OpenSSL Cleanup: Hundreds of Commits In a Week
New submitter CrAlt (3208) writes with this news snipped from BSD news stalwart undeadly.org: "After the news of heartbleed broke early last week, the OpenBSD team dove in and started axing it up into shape. Leading this effort are Ted Unangst (tedu@) and Miod Vallat (miod@), who are head-to-head on a pure commit count basis with both having around 50 commits in this part of the tree in the week since Ted's first commit in this area. They are followed closely by Joel Sing (jsing@) who is systematically going through every nook and cranny and applying some basic KNF. Next in line are Theo de Raadt (deraadt@) and Bob Beck (beck@) who've been both doing a lot of cleanup, ripping out weird layers of abstraction for standard system or library calls. ... All combined, there've been over 250 commits cleaning up OpenSSL. In one week.'"
You can check out the stats, in progress.
Well, I would think that this is mostly to do with publicity. Once someone calls your software into question in a very public light, you will be more willing to go through your project with a fine toothed comb and clean up all that old cruft you've been meaning to clear out.
This is not a sign of inherent insecurity, but one of obvious house cleaning.

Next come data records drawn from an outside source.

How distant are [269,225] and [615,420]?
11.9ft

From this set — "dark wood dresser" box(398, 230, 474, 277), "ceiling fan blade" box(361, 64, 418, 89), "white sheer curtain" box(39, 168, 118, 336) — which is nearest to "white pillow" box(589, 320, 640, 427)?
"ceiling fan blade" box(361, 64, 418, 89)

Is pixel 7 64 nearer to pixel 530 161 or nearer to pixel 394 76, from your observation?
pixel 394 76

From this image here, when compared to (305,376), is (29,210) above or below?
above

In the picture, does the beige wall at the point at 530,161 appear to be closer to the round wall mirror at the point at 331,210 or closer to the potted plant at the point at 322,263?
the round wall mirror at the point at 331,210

"Freedom in the USA is not the ability to do what you want. It is the ability to stop others from doing what THEY want"
Because "over 250 commits" in a week by a third party to a mature security product suggests either a superhuman level of understanding or that they're going to miss a lot of the implications of their changes.
From what I understood earlier, this will be a fork of the official OpenSSL release, or will all these patches be incorporated in "generic" OpenSSL and not just the OpenBSD implementation?
I was promised a flying car. Where is my flying car?
Right now, I think the team is mostly focused on having "something usable" in OpenBSD and I doubt they care too much about anything else outside their scope.
Having said that - forking OpenSSL to something usable and burning the remains with fire is a great idea, however there is considerable risk that the rush will cause new bugs - even though right now those commits have been mostly pulling out old crap.
Fixing the beast is going to take a long while and several things will need to happen:
- Upstream hurry to put more crap into the RFC needs to cease for a while. We don't need more features at the moment, we need stability and security.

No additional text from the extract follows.